Artwork Title Untitled A
Date1975
Medium Photograph, gelatin silver print on paper
Size (cm)41,4 x 28,3
CollectionTate Modern, London, United Kingdom

Untitled A is part of a larger series of Cindy Sherman’s photos, which she made while studying art at Buffalo State University College. From this large series of student works, she picked five that she wanted to enlarge and reprint in editions of 10. These five images were labeled A to E. Sherman explained that the Untitled A-E series originated from a series of headshots that she made in order to show how one can turn from one character into another. Initially, she would do this only with the use of make-up, which she used as paint on the blank canvas of the face. Sherman explains that with make-up she could start with, for example, an old person, and gradually transform them into a drag queen.

She further explains that she “unintentionally shot them with a very narrow depth of field”, an accident she happily embraced as it left only parts of the face in focus, giving the rest a “malleable quality”.

There is a crocheted hat on the character in Untitled A, as well as the most noticeable makeup on her face. With dark eyeliner and lipstick, as well as heavy blush to thin her face, the character looks like a woman in her thirties. The angle of her head and her submissive smile convey a sense of shyness, a willingness to please, and an underlying anxiety. Untitled B shows a male character with conjoined eyebrows and darkening under his eyes and chin, as well as between his mouth and nose. The female character in Untitled C has the least amount of makeup and darkened skin. With only thick mascara on her eyelashes, her wide-eyed look seems innocent. The characters in Untitled D and Untitled E seem even younger.
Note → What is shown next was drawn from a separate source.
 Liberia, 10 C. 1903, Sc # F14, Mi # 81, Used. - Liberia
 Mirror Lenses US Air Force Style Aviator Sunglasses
In all the images, Sherman used makeup and staging to effectively portray a certain type of identity, a method that became her signature style.

 

Untitled Film Still #21 (1978)

Artwork Title Untitled Film Still #21
Date1978
Medium Photograph, silver gelatin print on paper
Size (cm)19.1 x 24.1
CollectionMuseum of Modern Art, New York City, United States

Sherman’s most famous series Untitled Film Stills (1977–1980), consists of 69 black-and-white photographs. All of these images resemble a female character that seems to be from a movie. In this series, the artist poses herself within different supposedly feminine roles, such as a librarian, a seductress, a prostitute, or a damsel in distress. The settings of the photographs range from in the streets, by the beach or pools, and in interiors, among others. The cinematographic-style images recall the American film noir of the 1940s to the 1960s.

Untitled Film Still #21 (1978) is one of the most famous in this series, where Sherman poses as a young career-driven girl in a suit, exploring the city for the first time. Other famous images in the series include Sherman posing as a seductive librarian (#13), a chic actress at a seaside resort (#7), a brilliant young woman embarking on her life’s journey (#48), as well as a brave but vulnerable film noir heroine (#54). Sherman herself played all of the roles in the photographs, or, more precisely, she played all of the actresses who played all of the roles. Together, the series tells the story of how feminism, particularly through the movies, captured the collective imagination in post-war America, and how it manifested itself in contemporary culture.

The story tells us that, subconsciously or not, we have absorbed the culture presented to us in the movies, and Sherman asks us to re-evaluate the role it plays in our everyday lives. 

 

Untitled #97 (1982)

Artwork Title Untitled #97
Date1982
Medium Photograph, chromogenic color print on paper
Size (cm)115 x 76
CollectionTate collection, United Kingdom

Sherman began using color in her photography in 1980. In Sherman’s ‘Pink Robes’ series, there are four photographs titled Untitled #97, 98, 99, and 100. A pink chenille bathrobe is virtually the only object used in this photographic series. Sherman holds the robe to her body in the first three photos, concealing her body with it. In the final image, however, she wears the robe. In these close-up shots, the artist completely fills the frame of the photographs that are printed slightly larger than life-size. Each image in the series becomes progressively darker.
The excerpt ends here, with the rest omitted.